フィンランド放送交響楽団

NHK音楽祭、今年はこのフィンランド放送交響楽団と、北ドイツ放送交響楽団のチケットを手に入れた。
プログラム;フィンランディア ベートーヴェンピアノ協奏曲4番 マーラー交響曲4番
指揮;サカリ・オラモ ピアノ;小菅優 ソプラノ;ファニータ・ラスカッロ
1曲目のフィンランディアは、さすが本場の演奏なのだという思いを持ちつつ聴く。金管の響きが重々しく響いている。第2の国歌というだけあって、演奏も数限りなくこなしているのだろう、いささかも淀みなく流れる調べはまさにフィンランド雄大な自然を思わせるものであった。いいねぇ・・・
2曲目のピアノ協奏曲4番、この曲は5月に聴いたラン・ランのピアノの音が残っていて小菅優のピアノと比較しながら聴くことになった。曲の出だしピアノの独奏では、やや硬い感じがしたが、曲の進行に伴いオーケストラのバックに自然と溶け込み4番の叙情的な響きを堪能できた。さすがにヨーロッパ育ちの小菅は演奏後、指揮者やコンサートマスターとしっかり抱き合い微笑ましかった。演奏自体に点数をつければ「良」というところであった。が・・・・拍手に応えてのアンコール、ショパンノクターン嬰ハ短調(戦場のピアニストで有名な遺作)には、度肝を抜かれた。小菅の音楽性はここにありとばかりに魂のこもった心に響く演奏であった。哀しいけれど、涙をうっうっとこらえつつ、背中で泣いているのが伝わってくる調べだったように思います。これには脱帽でした。
::::::::
作業内容 -
[A] 記録の中の「Sort (x=137, y=191)」を含む行から記録の最後の行までを、JSONの文字列リストに収めてください。各行を一つの文字列とし、空行は含めないでください。
[B] フィンランド放送交響楽団の演奏会の記事について、最後の文の後に続く文章を書いてください。
::::::::
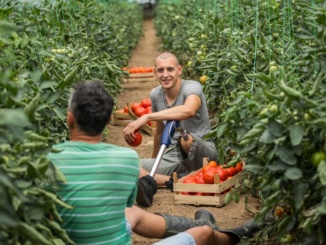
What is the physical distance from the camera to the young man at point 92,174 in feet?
11.0

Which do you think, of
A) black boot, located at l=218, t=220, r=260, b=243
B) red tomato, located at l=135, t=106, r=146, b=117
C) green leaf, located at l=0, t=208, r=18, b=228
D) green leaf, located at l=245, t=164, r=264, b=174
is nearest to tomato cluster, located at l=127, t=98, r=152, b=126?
red tomato, located at l=135, t=106, r=146, b=117

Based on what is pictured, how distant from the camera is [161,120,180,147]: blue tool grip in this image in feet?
18.4

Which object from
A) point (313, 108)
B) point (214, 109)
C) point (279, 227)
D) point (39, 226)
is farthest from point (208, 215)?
point (214, 109)

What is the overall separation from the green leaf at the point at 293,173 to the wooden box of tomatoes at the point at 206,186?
6.54ft

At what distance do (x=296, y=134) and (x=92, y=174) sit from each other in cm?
88

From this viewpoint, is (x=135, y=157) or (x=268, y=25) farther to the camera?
(x=268, y=25)

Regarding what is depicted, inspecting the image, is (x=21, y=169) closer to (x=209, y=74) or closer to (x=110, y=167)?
(x=110, y=167)

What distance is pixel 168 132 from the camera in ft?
18.5

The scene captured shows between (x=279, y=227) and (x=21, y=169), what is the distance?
1337 mm

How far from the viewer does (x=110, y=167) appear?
134 inches

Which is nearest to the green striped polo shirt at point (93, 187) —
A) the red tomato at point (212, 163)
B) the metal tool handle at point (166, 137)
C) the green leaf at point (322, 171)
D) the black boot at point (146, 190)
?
the green leaf at point (322, 171)

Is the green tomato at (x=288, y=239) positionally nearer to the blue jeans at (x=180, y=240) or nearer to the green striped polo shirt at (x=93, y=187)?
the blue jeans at (x=180, y=240)

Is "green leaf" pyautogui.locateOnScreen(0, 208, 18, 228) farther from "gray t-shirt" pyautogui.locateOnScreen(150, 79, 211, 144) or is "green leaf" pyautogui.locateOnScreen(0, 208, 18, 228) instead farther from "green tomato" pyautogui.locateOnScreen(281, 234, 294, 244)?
"gray t-shirt" pyautogui.locateOnScreen(150, 79, 211, 144)

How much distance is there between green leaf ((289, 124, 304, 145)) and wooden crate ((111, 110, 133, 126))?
17.1ft
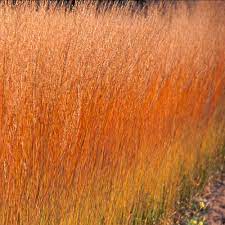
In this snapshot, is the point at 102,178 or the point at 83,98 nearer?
the point at 83,98

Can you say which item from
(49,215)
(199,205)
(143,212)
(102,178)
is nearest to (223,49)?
(199,205)

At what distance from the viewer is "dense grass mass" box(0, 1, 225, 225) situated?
1.67 meters

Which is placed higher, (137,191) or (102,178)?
(102,178)

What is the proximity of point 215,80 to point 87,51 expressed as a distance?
2.09 meters

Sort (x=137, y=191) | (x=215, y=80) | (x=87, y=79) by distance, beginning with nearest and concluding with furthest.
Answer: (x=87, y=79)
(x=137, y=191)
(x=215, y=80)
::::::::
課題の解答 -
[A]
[
  "Sort (x=137, y=191) | (x=215, y=80) | (x=87, y=79) by distance, beginning with nearest and concluding with furthest.",
  "Answer: (x=87, y=79)",
  "(x=137, y=191)",
  "(x=215, y=80)"
]

[B]
3曲目のマーラー4番。この曲の感想の前に、まずマーラーの曲の長さについて・・・・実はマーラーは嫌いではないのですが、冗長なところに嫌気を感じてしまう曲もあります。4番も実はそのうちの一曲でした。これは、ブルックナーにも通じるところですが、「くどい」ところが苦手。それとこれが主題というべきかなり印象に残るきれいなメロディがいったいどれやったのかいなと明確でないところ。作文だったら「言いたいことは完結に、余計なところを切り取ってうまくまとめましょう」となるのでしょうが・・・モーツアルトやベートーベン、またシューマンメンデルスゾーンの曲では、主題が明確で、それを形を変えながら起承転結の中に組み込み最後にしゃんしゃんと手を打って終わります。この基本的な形が中心にあるので、初めて聴いてもおよその見当をおもって聴くことができる、また聞き終わった後も主題が口から出てくるように思うのです。しかし、マーラーブルックナーは聴きこまないとただ長いだけに思えてしまう曲が多い。
 当時の人々は、マーラーブルックナーの曲を、初演の時に正直どう感じたのか興味があります。そもそも、レコードやCDのなかった時代に、あれだけの長い曲のよさを一回聴いただけでどれだけ正確に評価できるものなのかと疑問に思います。人間の脳みそ、パソコンで言えば256Mくらいの(中には512M以上の人もいますが)記憶容量に、あれだけ長い曲をしっかり把握するのは難しいでしょう。しかし、今は、マーラーブルックナーも繰り返し聴きながら、その味わいを堪能でき、かつ曲を覚えることで、頭の中での演奏と照らし合わせながら実際の演奏を聴くこともできる楽しみも増えます。そうして、はじめとっつきにくかった曲も好きになってくるという場合も少なくありません。
 さて、本題の4番ですが、かようにして4番も繰り返し聴く中で少しずつ苦手意識を克服していたのですが、昨日の演奏から形勢逆転しました。この曲の魅力を再発見することができました。やはり、生で聴く演奏にはそれだけのエネルギーがあるのだと痛感しました。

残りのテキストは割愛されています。